**EXERCISE INSTRUCTIONS:**
The entries that follow include a run beginning at the line with "Male Syrian golden" and ending at the line with "At week 24, hamsters"; restate that run word for word and leave the rest out.

**SOURCE MATERIAL:**

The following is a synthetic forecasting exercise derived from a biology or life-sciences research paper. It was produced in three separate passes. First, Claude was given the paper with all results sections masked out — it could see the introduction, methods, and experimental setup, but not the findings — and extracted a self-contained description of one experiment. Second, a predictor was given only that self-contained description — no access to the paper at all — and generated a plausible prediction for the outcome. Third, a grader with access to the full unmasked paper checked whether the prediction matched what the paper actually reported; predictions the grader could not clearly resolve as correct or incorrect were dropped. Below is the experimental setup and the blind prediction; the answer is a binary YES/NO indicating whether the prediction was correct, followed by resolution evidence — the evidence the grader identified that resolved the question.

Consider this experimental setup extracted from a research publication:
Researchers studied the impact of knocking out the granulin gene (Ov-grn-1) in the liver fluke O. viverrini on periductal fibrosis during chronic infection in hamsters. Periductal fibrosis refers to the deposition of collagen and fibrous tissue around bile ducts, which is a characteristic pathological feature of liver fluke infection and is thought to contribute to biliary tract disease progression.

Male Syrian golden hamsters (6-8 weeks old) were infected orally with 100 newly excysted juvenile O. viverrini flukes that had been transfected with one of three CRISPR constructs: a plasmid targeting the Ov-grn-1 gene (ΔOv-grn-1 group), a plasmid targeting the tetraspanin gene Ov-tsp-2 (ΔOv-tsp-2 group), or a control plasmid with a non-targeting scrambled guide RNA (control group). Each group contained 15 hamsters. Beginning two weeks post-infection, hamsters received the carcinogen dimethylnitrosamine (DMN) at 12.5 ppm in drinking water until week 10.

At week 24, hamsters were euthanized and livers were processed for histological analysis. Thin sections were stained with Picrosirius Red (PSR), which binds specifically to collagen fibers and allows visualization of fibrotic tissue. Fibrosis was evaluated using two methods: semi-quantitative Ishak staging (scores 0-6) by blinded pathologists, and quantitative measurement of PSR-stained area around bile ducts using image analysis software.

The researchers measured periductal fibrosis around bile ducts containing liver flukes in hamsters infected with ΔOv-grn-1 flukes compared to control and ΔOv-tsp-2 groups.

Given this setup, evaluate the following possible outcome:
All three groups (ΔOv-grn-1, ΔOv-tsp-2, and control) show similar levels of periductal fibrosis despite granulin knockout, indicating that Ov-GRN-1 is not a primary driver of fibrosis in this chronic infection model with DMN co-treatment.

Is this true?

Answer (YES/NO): NO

**THE ANSWER:**
Male Syrian golden hamsters (6-8 weeks old) were infected orally with 100 newly excysted juvenile O. viverrini flukes that had been transfected with one of three CRISPR constructs: a plasmid targeting the Ov-grn-1 gene (ΔOv-grn-1 group), a plasmid targeting the tetraspanin gene Ov-tsp-2 (ΔOv-tsp-2 group), or a control plasmid with a non-targeting scrambled guide RNA (control group). Each group contained 15 hamsters. Beginning two weeks post-infection, hamsters received the carcinogen dimethylnitrosamine (DMN) at 12.5 ppm in drinking water until week 10.

At week 24, hamsters were euthanized and livers were processed for histological analysis. Thin sections were stained with Picrosirius Red (PSR), which binds specifically to collagen fibers and allows visualization of fibrotic tissue. Fibrosis was evaluated using two methods: semi-quantitative Ishak staging (scores 0-6) by blinded pathologists, and quantitative measurement of PSR-stained area around bile ducts using image analysis software.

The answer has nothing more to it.